In this case, as Plaintiff correctly notes, a dismissal for want of jurisdiction is not a decision on the merits. However, in addition to the dismissal, there was a final determination by the court of appeals that the County was immune from tort liability under the doctrine of sovereign immunity and that Plaintiffs negligence claim did not fall within the parameters of the limited waiver of sovereign immunity set forth in the Texas Tort Claims Act. See TEX. Civ. PRAC. REM. CODE § 101.021. Pursuant to section 101.106(a) of the Act, "the filing of a suit under this chapter against a governmental unit constitutes an irrevocable election by the Plaintiff and immediately and forever bars any suit or recovery by the plaintiff against any individual employee of the governmental unit regarding the same subject matter." As noted above, Plaintiff first filed suit against the County in 2002. Pursuant to section 101.106(a), that filing constituted an irrevocable election by the Plaintiff and barred his ability to seek recovery against Ralph Brock or Sheriff Lopez regarding the same subject matter. Dallas County Mental Health and Mental Retardation v. Bossley, 968 S.W.2d 339 (Tex. 1998), cert. denied, 525 U.S. 1017 (1998) ("the immunity conveyed to a governmental unit's employees by Section 101.106 is triggered by any judgment in an action against a governmental unit, including a judgment in favor of the governmental unit"). Thus, Plaintiffs second suit meets the first and third elements for claim preclusion in that a final judgment on the merits was issued and the action is based on the same claims as were raised in the first action.

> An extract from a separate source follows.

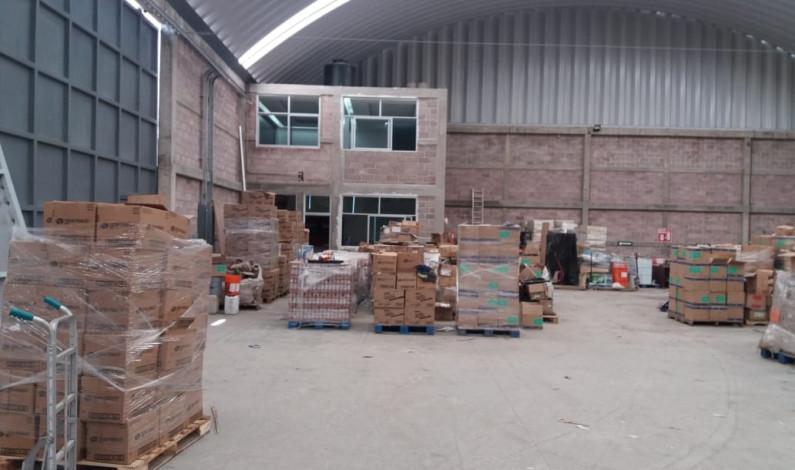 Asegura FGR droga en empresa de paquetería en Toluca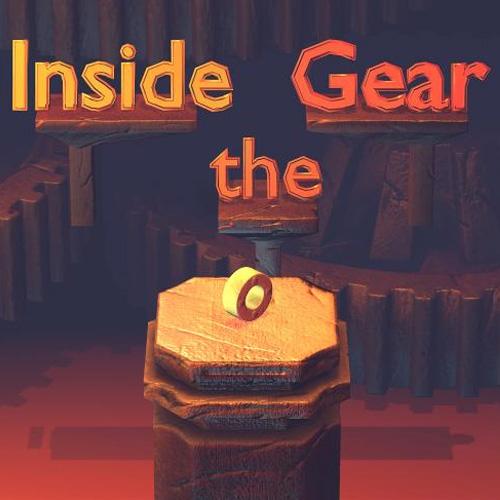 Inside the Gear Key Kaufen Preisvergleich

Next, Defendants argue that although the parties in this second suit are "technically different", the factual basis for the two lawsuits are identical. They further argue that pursuant to the Fifth Circuit's opinion in McWilliams v. McWilliams, 804 F.2d 1400 (5th Cir. 1986), the plaintiffs claims are still precluded. In McWilliams, the parties were granted a divorce and the father was awarded custody of the children. The mother subsequently brought an action under 42 U.S.C. § 1983 arguing that enforcement of the state court custody provisions denied her rights under the First and Fourteenth Amendments. The Fifth Circuit in finding that claim preclusion applied stated: "Looking at the plaintiffs federal claim for what it really is, it is one for the custody of the McWilliams children, a matter that was purportedly put to rest in appropriate proceedings in the appropriate forum, subject to review by the Texas appellate courts." Id. at 1402. Recognizing that the parties in the two suits were not identical and that different claims were raised, the Fifth Circuit reviewed Texas law on res judicata and concluded that "a different cause of action is one that proceeds not only on a sufficiently different legal theory but also on a different factual footing as not to require the trial of facts material to the former suit." Id. Accordingly, the Court finds that there is an identity of the parties because of the privity between them and that this second action brings the same claims as could have been brought in the first action. Thus, Plaintiffs negligence claims against Ralph Brock and Sheriff Lopez are barred by res judicata.

42 U.S.C. § 1983 claim

Plaintiff first alleges that Ralph Brock ("Brock"), acting under color of state law, violated his civil rights by instructing him to walk across the wet floor, thereby causing his injuries. Secondly, Plaintiff alleges that the policy or procedure of instructing jail guards to "lock down" all prisoners by forcing them to walk across wet floors, constitutes an additional constitutional deprivation.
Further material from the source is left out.